As Robusta prices continue to inch upwards tracking global price trends, availability of coffee is turning out to be an issue in India with growers holding back their produce while exporters struggle to meet their commitments.

Prices of Robusta Cherry, the widely produced coffee variety in the country have moved up in the range of ₹9,200-9,650 per 50 kg bag, up from ₹8,500-8,950 early this week. Robusta cherry prices were in the range of ₹6,800-6,950 in early January.

Prices of Robusta parchment are hovering in the range of ₹14,800-15,500 per 50 kg bag, up from ₹14,000-14,500 early this week and ₹10,800-11,000 in early January. “The availability of coffees is very limited putting tremendous pressure on exporters who are trying to meet their commitments,” said Ramesh Rajah, President, Coffee Exporters Association. As a result, the order booking is thinning rapidly and buyers are looking at other origins, he said.

At record high

India’s exports for the fiscal ending March 2024 touched a record in value terms exceeding $1.26 billion on the surging robusta prices. “Export demand is there because of short covering in robustas. The availability is really tight. Planters are selling robustas in parts and based on the prices,” said Pratheek Sargod of Sargod Curing Works in Chikkamagaluru.

The Indian coffee prices are moving in sync with the global robusta prices, which are witnessing a strong uptrend on supply disruptions from top producer Vietnam.
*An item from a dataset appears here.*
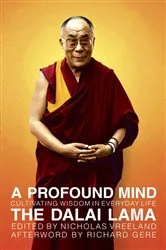 Book cover of A Profound Mind by Dalai Lama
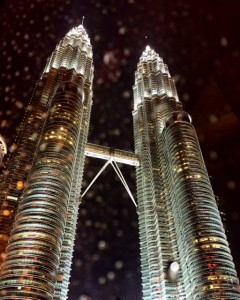 Malaysia PETRONAS Twin Towers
Also, concerns of a potential drought in Vietnam hurting the prospects have contributed to the latest rally. “The fundamentals of robusta market are really strong this time. Availability has been an issue as growers are holding back their produce” said Praveen Kumar Kolimarla of Agrani Coffee and Commodities, who sources bean for exporters and roasters.

For the crop year 2023-24 starting October, the Coffee Board in its post-blossom estimates has projected a crop size of 3.74 lakh tonnes over the previous year’s final estimates of 3.52 lakh tonnes.